No he plays very well this season. That's all that count for me.


----------



## Oldmangrouch (Feb 11, 2003)

Yeah, how dare this guy be the *victim* of a crime!


----------



## dropkickmeltinjohns (Nov 19, 2007)

Trade Tinsley as part of a deal for Kidd and add Diogu and S Williams. Get rid of more thugs and get Jason Kidd.


----------



## PaCeRhOLiC (May 22, 2005)

Pacersthebest said:


> No he plays very well this season. That's all that count for me.

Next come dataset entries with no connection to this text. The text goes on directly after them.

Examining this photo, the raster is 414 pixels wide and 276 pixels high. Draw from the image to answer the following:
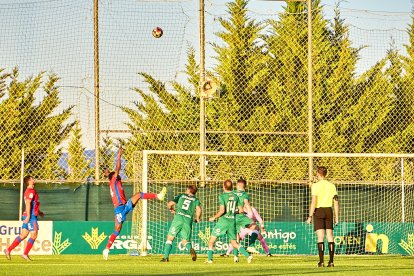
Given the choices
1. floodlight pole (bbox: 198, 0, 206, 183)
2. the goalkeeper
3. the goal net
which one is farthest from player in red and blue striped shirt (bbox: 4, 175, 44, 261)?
floodlight pole (bbox: 198, 0, 206, 183)

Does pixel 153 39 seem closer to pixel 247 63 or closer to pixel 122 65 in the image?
pixel 122 65

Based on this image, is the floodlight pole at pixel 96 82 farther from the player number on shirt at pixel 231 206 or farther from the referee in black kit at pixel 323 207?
the referee in black kit at pixel 323 207

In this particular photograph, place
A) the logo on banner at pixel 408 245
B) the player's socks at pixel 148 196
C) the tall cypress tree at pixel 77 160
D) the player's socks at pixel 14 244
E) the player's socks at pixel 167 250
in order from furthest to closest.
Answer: the tall cypress tree at pixel 77 160 → the logo on banner at pixel 408 245 → the player's socks at pixel 14 244 → the player's socks at pixel 148 196 → the player's socks at pixel 167 250

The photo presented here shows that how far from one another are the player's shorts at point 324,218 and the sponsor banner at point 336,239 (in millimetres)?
7791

Me too, although this better not happen again!


----------



## Pacers Fan (Aug 25, 2002)

So someone shoots at Tinsley and we should trade him? He didn't do anything wrong. He didn't return fire, nor was he even driving. He's been amazing this year, so he's staying. No PG, other than a superstar, is a better fit for this team than Tinsley.


----------



## Knick Killer (Jul 16, 2006)

Pacers Fan said:


> So someone shoots at Tinsley and we should trade him? He didn't do anything wrong. He didn't return fire, nor was he even driving. He's been amazing this year, so he's staying. No PG, other than a superstar, is a better fit for this team than Tinsley.


Well said PF and nice to see you stop by for a visit! 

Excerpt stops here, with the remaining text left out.